Suicide d'une adolescente de 14 ans à Saint-Nazaire : le parquet ouvre une enquête pour harcèlement scolaire
Le drame résonne avec tristesse, rappelant le suicide de Camélia. Une adolescente âgée de seulement 14 ans a mis fin à ses jours début janvier, plongeant sa famille et la communauté dans le deuil. Suite à une plainte déposée par les parents contre X, le parquet de Saint-Nazaire, en Loire-Atlantique, a annoncé ce mercredi avoir officiellement ouvert une enquête pour harcèlement scolaire, confirmant une information initialement rapportée par Ouest-France.
Une enquête en cours pour éclaircir les circonstances du décès
Dans un communiqué, le parquet a précisé que l'enquête pour harcèlement scolaire est désormais en cours, parallèlement à l'enquête initiale visant à déterminer les causes exactes de la mort, qui n'est pas encore clôturée.
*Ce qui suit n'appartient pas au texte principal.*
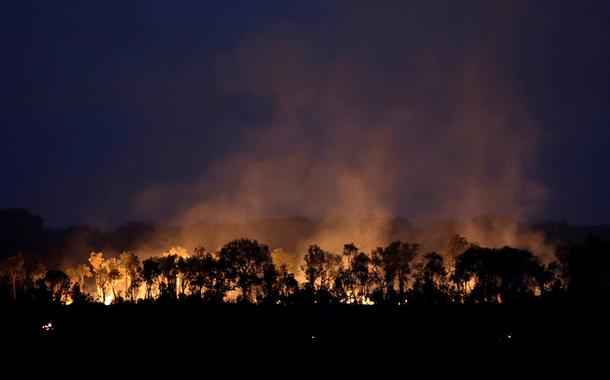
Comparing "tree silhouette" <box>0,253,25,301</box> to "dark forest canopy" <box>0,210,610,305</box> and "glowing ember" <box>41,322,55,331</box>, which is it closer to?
"dark forest canopy" <box>0,210,610,305</box>

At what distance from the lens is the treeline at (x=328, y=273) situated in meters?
50.0

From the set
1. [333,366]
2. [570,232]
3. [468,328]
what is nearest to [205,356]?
[333,366]

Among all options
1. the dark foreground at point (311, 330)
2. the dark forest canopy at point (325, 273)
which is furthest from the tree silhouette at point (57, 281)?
the dark foreground at point (311, 330)

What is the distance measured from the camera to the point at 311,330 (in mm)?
28781

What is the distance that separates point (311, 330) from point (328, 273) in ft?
112

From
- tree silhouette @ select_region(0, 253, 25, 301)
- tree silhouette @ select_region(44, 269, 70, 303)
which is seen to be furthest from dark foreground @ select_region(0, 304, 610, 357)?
tree silhouette @ select_region(0, 253, 25, 301)

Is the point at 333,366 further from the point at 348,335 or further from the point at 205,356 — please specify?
the point at 205,356

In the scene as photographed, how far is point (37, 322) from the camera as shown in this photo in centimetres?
2845

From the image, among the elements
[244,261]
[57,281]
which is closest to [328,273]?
[244,261]

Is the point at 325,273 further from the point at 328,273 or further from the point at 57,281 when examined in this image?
the point at 57,281

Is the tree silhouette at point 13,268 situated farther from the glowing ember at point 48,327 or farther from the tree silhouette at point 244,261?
the glowing ember at point 48,327

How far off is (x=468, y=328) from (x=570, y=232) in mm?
123157

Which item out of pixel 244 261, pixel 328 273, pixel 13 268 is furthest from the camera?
pixel 13 268

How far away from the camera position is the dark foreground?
25594 mm
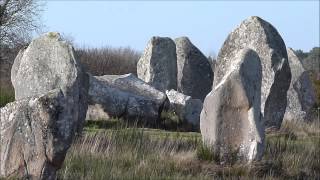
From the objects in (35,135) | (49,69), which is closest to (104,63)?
(49,69)

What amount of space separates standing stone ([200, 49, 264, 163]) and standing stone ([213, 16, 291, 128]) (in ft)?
16.4

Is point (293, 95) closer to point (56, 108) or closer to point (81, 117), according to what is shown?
point (81, 117)

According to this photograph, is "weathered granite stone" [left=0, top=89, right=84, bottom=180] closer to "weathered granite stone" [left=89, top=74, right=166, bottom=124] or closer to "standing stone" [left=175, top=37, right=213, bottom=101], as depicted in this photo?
"weathered granite stone" [left=89, top=74, right=166, bottom=124]

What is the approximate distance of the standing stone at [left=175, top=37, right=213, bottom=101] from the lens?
72.4 ft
Cette double démarche judiciaire vise à apporter des réponses complètes sur les événements ayant conduit à cette tragédie.
Les parents dénoncent des manquements graves du collège
Les parents de la jeune fille ont également saisi le rectorat, exprimant leur profonde détresse et leur colère. Dans un courrier détaillé de sept pages, ils accusent le collège privé Saint-Louis de Saint-Nazaire de ne pas avoir suffisamment pris en charge seize mois de harcèlement scolaire subi par leur fille. Ils pointent du doigt une série de manquements, notamment :
- L'absence d'une procédure formelle de lutte contre le harcèlement au sein de l'établissement.
- Un manque de réactivité face aux signalements répétés.
- Une insuffisance dans le soutien apporté à l'adolescente.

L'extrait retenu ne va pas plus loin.